→ Required action: The only acceptable output is every entry, printed exactly.

↓

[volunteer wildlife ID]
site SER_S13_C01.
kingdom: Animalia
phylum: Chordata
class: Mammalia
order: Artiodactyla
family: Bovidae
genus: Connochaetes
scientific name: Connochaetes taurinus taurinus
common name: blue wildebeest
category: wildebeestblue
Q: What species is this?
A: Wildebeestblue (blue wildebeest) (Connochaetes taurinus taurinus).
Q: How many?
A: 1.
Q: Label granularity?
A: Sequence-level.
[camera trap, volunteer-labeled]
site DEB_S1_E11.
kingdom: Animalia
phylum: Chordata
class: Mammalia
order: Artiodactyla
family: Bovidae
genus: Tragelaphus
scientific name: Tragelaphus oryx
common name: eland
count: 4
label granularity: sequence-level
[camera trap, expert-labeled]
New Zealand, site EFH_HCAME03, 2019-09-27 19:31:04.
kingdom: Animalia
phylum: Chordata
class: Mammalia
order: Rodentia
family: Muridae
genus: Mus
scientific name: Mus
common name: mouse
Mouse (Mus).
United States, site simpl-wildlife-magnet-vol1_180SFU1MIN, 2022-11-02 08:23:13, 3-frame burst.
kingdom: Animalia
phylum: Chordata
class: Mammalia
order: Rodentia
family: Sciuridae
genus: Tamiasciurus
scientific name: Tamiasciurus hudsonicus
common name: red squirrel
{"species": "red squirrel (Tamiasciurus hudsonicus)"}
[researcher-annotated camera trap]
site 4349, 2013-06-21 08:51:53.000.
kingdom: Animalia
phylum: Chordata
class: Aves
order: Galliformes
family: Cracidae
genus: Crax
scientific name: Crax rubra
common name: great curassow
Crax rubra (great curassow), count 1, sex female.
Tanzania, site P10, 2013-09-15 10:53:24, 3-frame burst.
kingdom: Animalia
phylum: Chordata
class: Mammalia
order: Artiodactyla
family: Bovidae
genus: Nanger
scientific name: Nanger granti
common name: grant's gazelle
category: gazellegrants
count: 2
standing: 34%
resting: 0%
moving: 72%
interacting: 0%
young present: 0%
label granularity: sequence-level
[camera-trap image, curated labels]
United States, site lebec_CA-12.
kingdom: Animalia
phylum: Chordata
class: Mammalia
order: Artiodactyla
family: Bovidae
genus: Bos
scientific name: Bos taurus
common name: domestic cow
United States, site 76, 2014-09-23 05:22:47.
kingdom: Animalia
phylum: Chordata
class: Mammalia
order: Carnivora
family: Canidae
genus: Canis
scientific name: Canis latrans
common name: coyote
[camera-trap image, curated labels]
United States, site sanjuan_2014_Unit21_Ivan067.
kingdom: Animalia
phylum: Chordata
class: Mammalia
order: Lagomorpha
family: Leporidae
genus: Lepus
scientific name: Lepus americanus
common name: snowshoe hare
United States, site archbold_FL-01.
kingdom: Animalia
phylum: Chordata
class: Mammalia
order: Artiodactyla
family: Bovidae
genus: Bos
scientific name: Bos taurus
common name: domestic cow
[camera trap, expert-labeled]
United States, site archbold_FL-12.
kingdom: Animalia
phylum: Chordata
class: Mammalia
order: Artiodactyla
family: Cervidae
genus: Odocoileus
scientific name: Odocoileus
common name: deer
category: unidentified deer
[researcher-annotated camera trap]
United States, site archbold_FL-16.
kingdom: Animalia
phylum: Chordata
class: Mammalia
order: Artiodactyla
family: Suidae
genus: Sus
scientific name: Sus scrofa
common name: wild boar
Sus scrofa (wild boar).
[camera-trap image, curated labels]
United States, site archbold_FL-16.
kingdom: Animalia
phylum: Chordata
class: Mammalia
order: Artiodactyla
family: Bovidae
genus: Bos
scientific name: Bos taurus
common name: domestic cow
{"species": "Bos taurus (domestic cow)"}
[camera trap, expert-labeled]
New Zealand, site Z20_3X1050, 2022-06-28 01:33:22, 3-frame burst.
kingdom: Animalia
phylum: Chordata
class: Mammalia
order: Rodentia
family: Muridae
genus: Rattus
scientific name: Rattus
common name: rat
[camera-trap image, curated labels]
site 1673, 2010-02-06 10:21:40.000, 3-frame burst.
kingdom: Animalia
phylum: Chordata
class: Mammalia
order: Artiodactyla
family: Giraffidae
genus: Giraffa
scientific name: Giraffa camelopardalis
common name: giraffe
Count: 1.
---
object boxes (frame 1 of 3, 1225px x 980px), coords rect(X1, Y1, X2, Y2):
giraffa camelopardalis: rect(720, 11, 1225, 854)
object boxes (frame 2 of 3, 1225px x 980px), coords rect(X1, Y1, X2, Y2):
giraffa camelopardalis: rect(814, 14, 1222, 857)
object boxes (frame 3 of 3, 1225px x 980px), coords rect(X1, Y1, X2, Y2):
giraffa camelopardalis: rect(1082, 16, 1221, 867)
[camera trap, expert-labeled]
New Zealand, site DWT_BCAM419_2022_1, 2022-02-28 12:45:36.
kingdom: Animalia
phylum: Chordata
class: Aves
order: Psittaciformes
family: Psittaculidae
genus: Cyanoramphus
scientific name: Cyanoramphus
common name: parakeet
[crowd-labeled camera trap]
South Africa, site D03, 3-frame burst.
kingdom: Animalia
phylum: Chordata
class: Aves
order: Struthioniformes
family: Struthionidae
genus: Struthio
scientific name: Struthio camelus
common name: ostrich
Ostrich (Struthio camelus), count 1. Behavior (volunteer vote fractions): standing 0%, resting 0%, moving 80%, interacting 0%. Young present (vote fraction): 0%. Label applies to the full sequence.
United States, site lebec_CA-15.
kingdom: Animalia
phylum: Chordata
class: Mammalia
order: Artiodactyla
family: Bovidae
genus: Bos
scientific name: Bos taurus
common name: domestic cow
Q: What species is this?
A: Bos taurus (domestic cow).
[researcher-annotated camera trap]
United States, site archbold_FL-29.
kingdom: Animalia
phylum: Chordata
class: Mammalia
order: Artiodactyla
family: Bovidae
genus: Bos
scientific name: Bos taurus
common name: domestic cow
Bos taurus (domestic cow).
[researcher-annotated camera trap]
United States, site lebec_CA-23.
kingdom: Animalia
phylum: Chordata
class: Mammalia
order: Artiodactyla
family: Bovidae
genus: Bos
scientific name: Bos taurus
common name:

↑

→ Reply:
[volunteer wildlife ID]
site SER_S13_C01.
kingdom: Animalia
phylum: Chordata
class: Mammalia
order: Artiodactyla
family: Bovidae
genus: Connochaetes
scientific name: Connochaetes taurinus taurinus
common name: blue wildebeest
category: wildebeestblue
Q: What species is this?
A: Wildebeestblue (blue wildebeest) (Connochaetes taurinus taurinus).
Q: How many?
A: 1.
Q: Label granularity?
A: Sequence-level.
[camera trap, volunteer-labeled]
site DEB_S1_E11.
kingdom: Animalia
phylum: Chordata
class: Mammalia
order: Artiodactyla
family: Bovidae
genus: Tragelaphus
scientific name: Tragelaphus oryx
common name: eland
count: 4
label granularity: sequence-level
[camera trap, expert-labeled]
New Zealand, site EFH_HCAME03, 2019-09-27 19:31:04.
kingdom: Animalia
phylum: Chordata
class: Mammalia
order: Rodentia
family: Muridae
genus: Mus
scientific name: Mus
common name: mouse
Mouse (Mus).
United States, site simpl-wildlife-magnet-vol1_180SFU1MIN, 2022-11-02 08:23:13, 3-frame burst.
kingdom: Animalia
phylum: Chordata
class: Mammalia
order: Rodentia
family: Sciuridae
genus: Tamiasciurus
scientific name: Tamiasciurus hudsonicus
common name: red squirrel
{"species": "red squirrel (Tamiasciurus hudsonicus)"}
[researcher-annotated camera trap]
site 4349, 2013-06-21 08:51:53.000.
kingdom: Animalia
phylum: Chordata
class: Aves
order: Galliformes
family: Cracidae
genus: Crax
scientific name: Crax rubra
common name: great curassow
Crax rubra (great curassow), count 1, sex female.
Tanzania, site P10, 2013-09-15 10:53:24, 3-frame burst.
kingdom: Animalia
phylum: Chordata
class: Mammalia
order: Artiodactyla
family: Bovidae
genus: Nanger
scientific name: Nanger granti
common name: grant's gazelle
category: gazellegrants
count: 2
standing: 34%
resting: 0%
moving: 72%
interacting: 0%
young present: 0%
label granularity: sequence-level
[camera-trap image, curated labels]
United States, site lebec_CA-12.
kingdom: Animalia
phylum: Chordata
class: Mammalia
order: Artiodactyla
family: Bovidae
genus: Bos
scientific name: Bos taurus
common name: domestic cow
United States, site 76, 2014-09-23 05:22:47.
kingdom: Animalia
phylum: Chordata
class: Mammalia
order: Carnivora
family: Canidae
genus: Canis
scientific name: Canis latrans
common name: coyote
[camera-trap image, curated labels]
United States, site sanjuan_2014_Unit21_Ivan067.
kingdom: Animalia
phylum: Chordata
class: Mammalia
order: Lagomorpha
family: Leporidae
genus: Lepus
scientific name: Lepus americanus
common name: snowshoe hare
United States, site archbold_FL-01.
kingdom: Animalia
phylum: Chordata
class: Mammalia
order: Artiodactyla
family: Bovidae
genus: Bos
scientific name: Bos taurus
common name: domestic cow
[camera trap, expert-labeled]
United States, site archbold_FL-12.
kingdom: Animalia
phylum: Chordata
class: Mammalia
order: Artiodactyla
family: Cervidae
genus: Odocoileus
scientific name: Odocoileus
common name: deer
category: unidentified deer
[researcher-annotated camera trap]
United States, site archbold_FL-16.
kingdom: Animalia
phylum: Chordata
class: Mammalia
order: Artiodactyla
family: Suidae
genus: Sus
scientific name: Sus scrofa
common name: wild boar
Sus scrofa (wild boar).
[camera-trap image, curated labels]
United States, site archbold_FL-16.
kingdom: Animalia
phylum: Chordata
class: Mammalia
order: Artiodactyla
family: Bovidae
genus: Bos
scientific name: Bos taurus
common name: domestic cow
{"species": "Bos taurus (domestic cow)"}
[camera trap, expert-labeled]
New Zealand, site Z20_3X1050, 2022-06-28 01:33:22, 3-frame burst.
kingdom: Animalia
phylum: Chordata
class: Mammalia
order: Rodentia
family: Muridae
genus: Rattus
scientific name: Rattus
common name: rat
[camera-trap image, curated labels]
site 1673, 2010-02-06 10:21:40.000, 3-frame burst.
kingdom: Animalia
phylum: Chordata
class: Mammalia
order: Artiodactyla
family: Giraffidae
genus: Giraffa
scientific name: Giraffa camelopardalis
common name: giraffe
Count: 1.
---
object boxes (frame 1 of 3, 1225px x 980px), coords rect(X1, Y1, X2, Y2):
giraffa camelopardalis: rect(720, 11, 1225, 854)
object boxes (frame 2 of 3, 1225px x 980px), coords rect(X1, Y1, X2, Y2):
giraffa camelopardalis: rect(814, 14, 1222, 857)
object boxes (frame 3 of 3, 1225px x 980px), coords rect(X1, Y1, X2, Y2):
giraffa camelopardalis: rect(1082, 16, 1221, 867)
[camera trap, expert-labeled]
New Zealand, site DWT_BCAM419_2022_1, 2022-02-28 12:45:36.
kingdom: Animalia
phylum: Chordata
class: Aves
order: Psittaciformes
family: Psittaculidae
genus: Cyanoramphus
scientific name: Cyanoramphus
common name: parakeet
[crowd-labeled camera trap]
South Africa, site D03, 3-frame burst.
kingdom: Animalia
phylum: Chordata
class: Aves
order: Struthioniformes
family: Struthionidae
genus: Struthio
scientific name: Struthio camelus
common name: ostrich
Ostrich (Struthio camelus), count 1. Behavior (volunteer vote fractions): standing 0%, resting 0%, moving 80%, interacting 0%. Young present (vote fraction): 0%. Label applies to the full sequence.
United States, site lebec_CA-15.
kingdom: Animalia
phylum: Chordata
class: Mammalia
order: Artiodactyla
family: Bovidae
genus: Bos
scientific name: Bos taurus
common name: domestic cow
Q: What species is this?
A: Bos taurus (domestic cow).
[researcher-annotated camera trap]
United States, site archbold_FL-29.
kingdom: Animalia
phylum: Chordata
class: Mammalia
order: Artiodactyla
family: Bovidae
genus: Bos
scientific name: Bos taurus
common name: domestic cow
Bos taurus (domestic cow).
[researcher-annotated camera trap]
United States, site lebec_CA-23.
kingdom: Animalia
phylum: Chordata
class: Mammalia
order: Artiodactyla
family: Bovidae
genus: Bos
scientific name: Bos taurus
common name:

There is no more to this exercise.